De 100 000 à 5 millions de dollars taïwanais d'équipement, tout finit par pointer vers la même chose : le traitement d'image
Au fil de ces années passées à pratiquer l’astrophotographie, j’ai utilisé du matériel à moins de 100 000 dollars taïwanais, comme j’ai utilisé du matériel de la classe des 5 millions de dollars taïwanais. Ces deux extrêmes, aux antipodes l’un de l’autre, ont pourtant un point commun : quel que soit le prix du matériel, tout finit par pointer vers la même chose — le traitement d’image.
Et plus on dépense d’argent en matériel, plus le traitement d’image devient nécessaire. Le traitement d’image est sans doute le maillon de ce loisir qui coûte le moins et qui mérite pourtant le plus qu’on y investisse ; or c’est justement aussi, d’ordinaire, la partie dans laquelle le moins de gens sont disposés à investir.

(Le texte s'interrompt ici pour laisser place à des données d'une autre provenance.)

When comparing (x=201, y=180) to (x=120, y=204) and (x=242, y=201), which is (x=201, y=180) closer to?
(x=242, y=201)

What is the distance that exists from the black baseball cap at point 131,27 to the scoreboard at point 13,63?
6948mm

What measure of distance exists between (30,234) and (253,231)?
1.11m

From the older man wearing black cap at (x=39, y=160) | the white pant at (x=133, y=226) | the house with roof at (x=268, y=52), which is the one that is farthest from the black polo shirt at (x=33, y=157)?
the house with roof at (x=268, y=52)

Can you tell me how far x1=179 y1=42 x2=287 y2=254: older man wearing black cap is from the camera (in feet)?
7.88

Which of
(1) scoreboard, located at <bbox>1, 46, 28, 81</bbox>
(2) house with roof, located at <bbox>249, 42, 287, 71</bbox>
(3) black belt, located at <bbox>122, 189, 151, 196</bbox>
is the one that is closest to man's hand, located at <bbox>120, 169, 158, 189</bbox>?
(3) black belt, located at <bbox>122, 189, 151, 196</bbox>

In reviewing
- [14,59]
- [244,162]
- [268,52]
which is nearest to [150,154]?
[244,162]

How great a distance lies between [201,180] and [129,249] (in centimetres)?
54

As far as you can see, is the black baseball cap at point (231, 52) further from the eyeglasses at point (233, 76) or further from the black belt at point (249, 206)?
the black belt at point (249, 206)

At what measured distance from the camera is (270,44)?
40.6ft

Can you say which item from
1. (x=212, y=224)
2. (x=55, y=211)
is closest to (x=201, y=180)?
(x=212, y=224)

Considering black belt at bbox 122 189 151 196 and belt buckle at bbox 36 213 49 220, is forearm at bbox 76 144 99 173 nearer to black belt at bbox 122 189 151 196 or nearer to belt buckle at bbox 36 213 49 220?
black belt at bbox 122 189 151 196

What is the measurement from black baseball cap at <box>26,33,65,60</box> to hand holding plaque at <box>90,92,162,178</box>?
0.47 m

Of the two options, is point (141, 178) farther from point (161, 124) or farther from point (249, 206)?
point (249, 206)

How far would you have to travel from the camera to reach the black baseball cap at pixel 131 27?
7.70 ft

Si je me suis mis, au départ, à tourner quelques vidéos et à écrire quelques articles, ce n’était pas, au fond, pour enseigner à qui que ce soit, mais pour garder une trace à mon propre usage — de peur d’oublier quelque chose par la suite et de pouvoir ainsi y revenir pour réviser. Les faits ont prouvé que cette décision en valait la peine : ces deux dernières années, il m’est effectivement arrivé plus d’une fois, ayant oublié une certaine étape, de raviver ma mémoire en m’appuyant sur les vidéos que j’avais moi-même enregistrées et sur les articles que j’avais écrits ; ils ont joué un grand rôle de pense-bête.
Mes sources d’apprentissage ont surtout été quelques astronomes professionnels ou amateurs de l’étranger, et j’ai commencé pratiquement de zéro. Au fil de ces deux années, j’y ai consacré plus d’une centaine d’heures : m’exercer, encore m’exercer.

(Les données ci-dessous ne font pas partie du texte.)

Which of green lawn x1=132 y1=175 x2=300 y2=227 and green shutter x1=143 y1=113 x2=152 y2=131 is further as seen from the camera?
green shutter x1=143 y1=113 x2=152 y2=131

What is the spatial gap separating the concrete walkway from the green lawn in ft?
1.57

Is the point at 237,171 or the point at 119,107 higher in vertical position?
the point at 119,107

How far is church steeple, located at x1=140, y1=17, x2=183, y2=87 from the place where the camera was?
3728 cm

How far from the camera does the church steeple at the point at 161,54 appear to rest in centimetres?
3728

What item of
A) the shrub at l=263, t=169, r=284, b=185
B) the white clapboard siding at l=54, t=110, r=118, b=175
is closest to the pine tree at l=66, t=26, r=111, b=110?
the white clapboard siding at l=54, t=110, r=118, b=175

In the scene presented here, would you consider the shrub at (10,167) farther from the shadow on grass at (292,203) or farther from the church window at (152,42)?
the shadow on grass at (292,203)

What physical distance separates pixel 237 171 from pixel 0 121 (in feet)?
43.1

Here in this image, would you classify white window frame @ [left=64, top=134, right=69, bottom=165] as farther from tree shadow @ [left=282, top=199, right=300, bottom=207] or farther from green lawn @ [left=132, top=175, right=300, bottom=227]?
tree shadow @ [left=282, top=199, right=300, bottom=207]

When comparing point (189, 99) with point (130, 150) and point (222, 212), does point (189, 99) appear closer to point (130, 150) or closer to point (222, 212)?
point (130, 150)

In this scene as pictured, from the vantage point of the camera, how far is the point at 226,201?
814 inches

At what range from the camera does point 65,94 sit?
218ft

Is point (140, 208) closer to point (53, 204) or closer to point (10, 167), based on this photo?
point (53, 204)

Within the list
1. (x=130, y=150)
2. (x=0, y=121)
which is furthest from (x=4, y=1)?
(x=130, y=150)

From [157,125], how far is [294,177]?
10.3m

J’ai toujours pensé qu’il n’est nullement impossible pour un débutant d’apprendre à faire du traitement d’image avec des logiciels avancés : tout dépend du temps et de l’argent que vous êtes prêt à y consacrer. Personne n’a non plus décrété que l’usage des logiciels devait forcément se faire par étapes successives — rien n’oblige à apprendre d’abord DSS, puis APP, et à ne toucher PixInsight qu’en dernier. C’est un peu comme un débutant qui, d’emblée, achète directement un télescope Takahashi : peu de gens le font peut-être, mais cela n’a rien d’irréalisable.
Chacun conçoit ses loisirs de manière différente, par nature. En ce qui me concerne, je mène celui-ci comme si c’était un métier. Quant à savoir si l’on peut gagner de l’argent grâce à ce loisir ? Personnellement, je trouve cela très difficile, mais pas non plus tout à fait impossible.

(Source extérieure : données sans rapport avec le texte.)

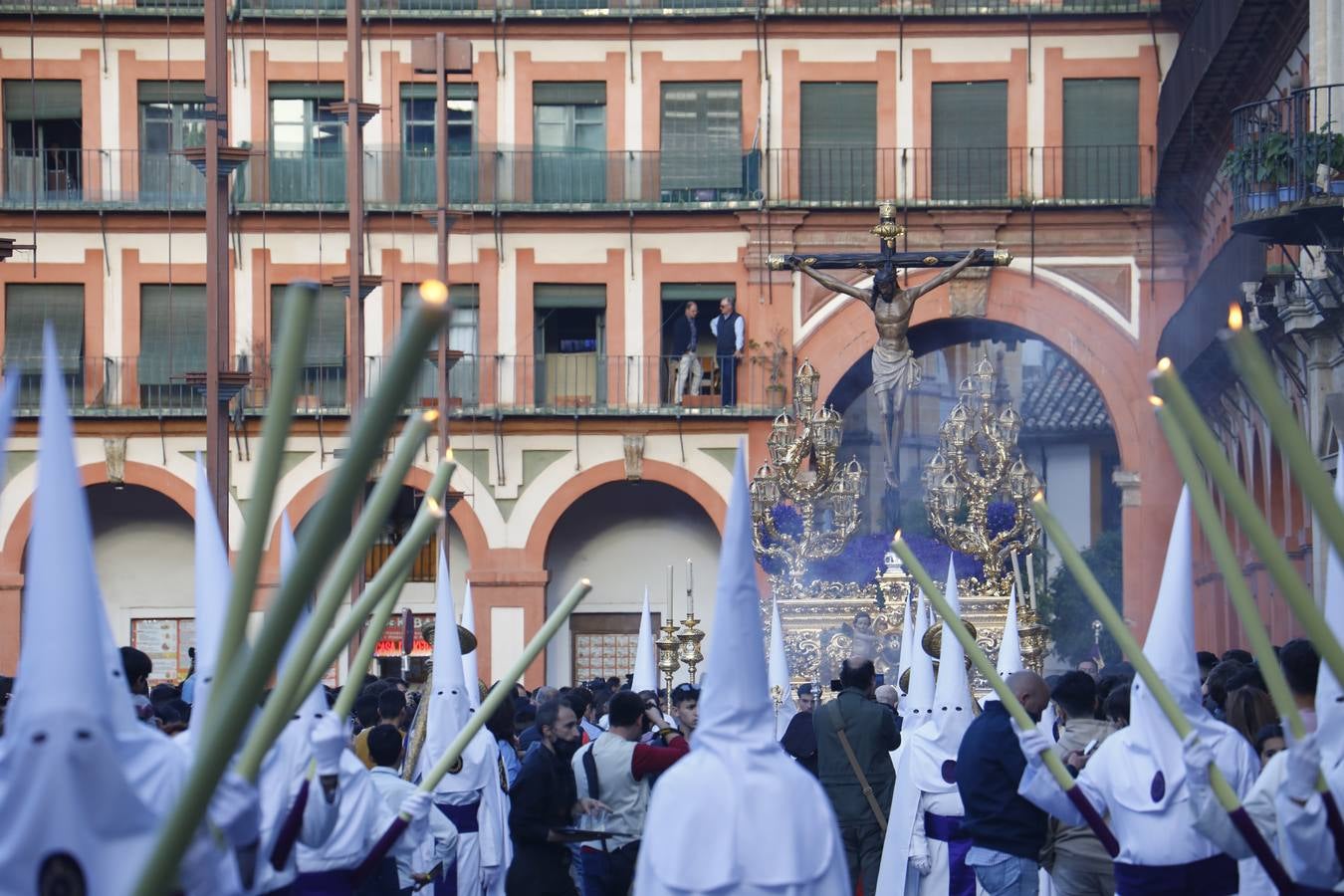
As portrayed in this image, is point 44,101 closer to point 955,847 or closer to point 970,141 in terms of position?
point 970,141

J’admire beaucoup bon nombre de passionnés chevronnés, à Taïwan comme à l’étranger : bien que la plupart ne travaillent pas dans un secteur lié à l’astronomie, ils sont prêts à consacrer beaucoup d’énergie au partage d’informations et de techniques, et ce désintéressement me touche profondément. C’est aussi pourquoi j’espère, sur mon temps libre en dehors du travail, partager un peu des connaissances pertinentes que j’ai en tête, afin qu’enseigner et apprendre s’enrichissent mutuellement — car c’est au fond un gain autant pour celui qui partage que pour celui qui apprend.